Thanks for the help  also do they need any water intake? I seen some people use water crystals? Or is this no good?


----------



## Spideypidey (Jan 23, 2014)

StevenM31 said:


> Thanks for the help  also do they need any water intake? I seen some people use water crystals? Or is this no good?


I give mine re-hydrated water crystals and they eat them pretty fast. If you're buying from rickslivefood.co.uk also get water crystals from there to save on postage.

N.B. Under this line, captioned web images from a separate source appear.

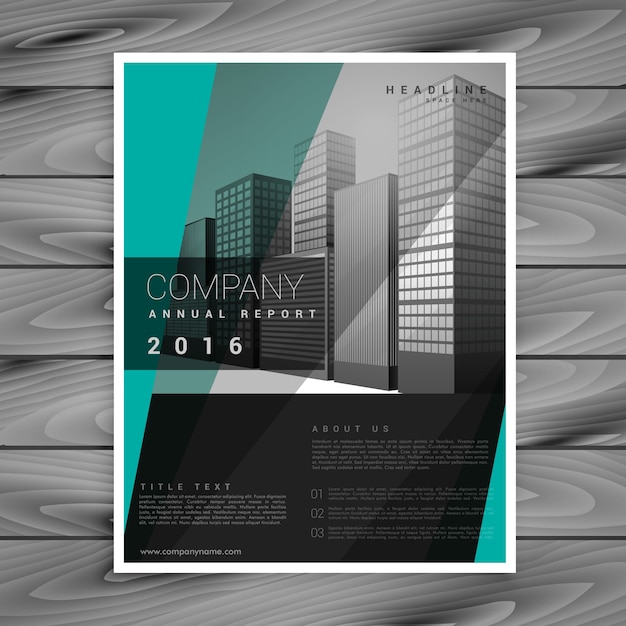 Dark business brochure vector design with geometric green shapes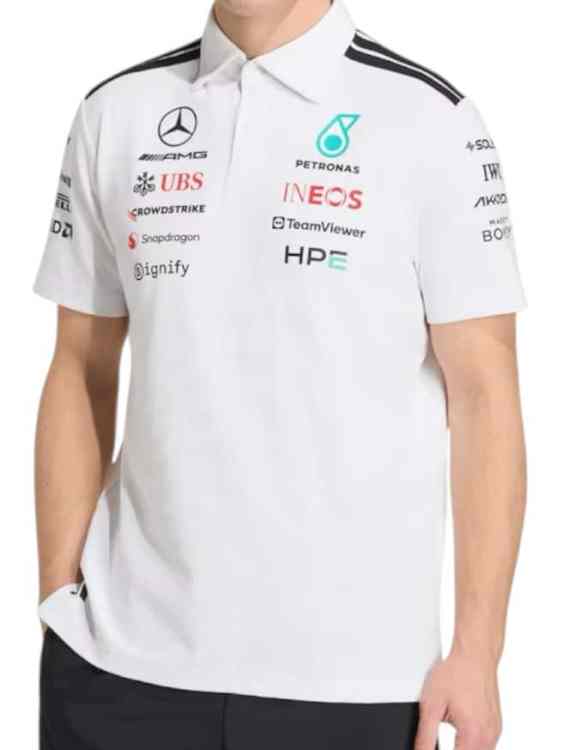 Polera Mercedes AMG Petronas Adidas Polo F1 White (ID: 9085)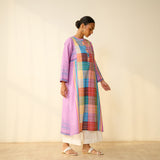 Old Town Slub Cotton Check Kurta - Dusty Pink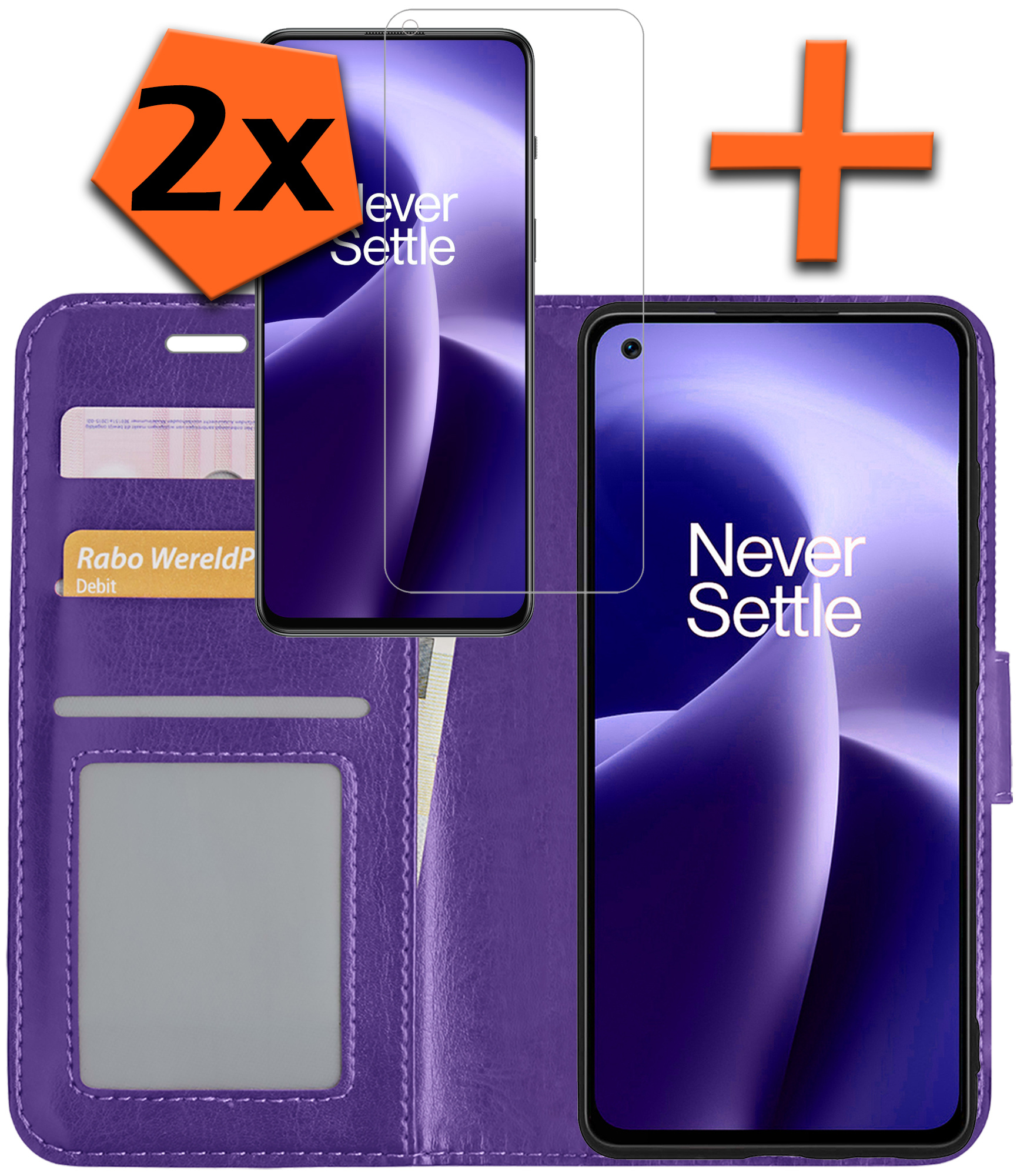 OnePlus Nord 2T Hoes Bookcase Flipcase Book Cover Met 2x Screenprotector - OnePlus Nord 2T Hoesje Book Case - Paars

There are alternatives to the dry food such as beetle jelly or Repashy Bug Burger.


----------



## Jakenicholls (Dec 31, 2011)

Hi , if you ever need any roaches, I sell them and am the cheapest on these forums and ebay, pm me with what you need or you can find my thread on the food classifieds :2thumb: i do mini colonies for £19:2thumb:


----------



## StevenM31 (Jun 14, 2012)

Thanks, i will try get all the bits and pieces over next couple weeks and will PM you


----------



## Spideypidey (Jan 23, 2014)

StevenM31 said:


> Thanks, i will try get all the bits and pieces over next couple weeks and will PM you


Just a quick note on egg trays: I put them in on their ends so debris falls to the bottom of the enclosure. Then when I want to take some roaches out to feed my tarantulas I clean the end where the food goes and then loosen the egg boxes and give them a shake. Then push the egg trays to the clean end. Then take out my feeders and then after the remaining roaches have scurried off into the egg boxes I get the vacuum cleaner tube and vacuum up the debris. Then that end is the new food end. It takes longer to type than it does to it.

Easier to get the roaches if you herd them into a corner.


----------



## mr stroudy (Mar 11, 2008)

Jakenicholls said:


> Hi , if you ever need any roaches, I sell them and am the cheapest on these forums and ebay, pm me with what you need or you can find my thread on the food classifieds :2thumb: i do mini colonies for £19:2thumb:


how many is in a mini colony :2thumb:


----------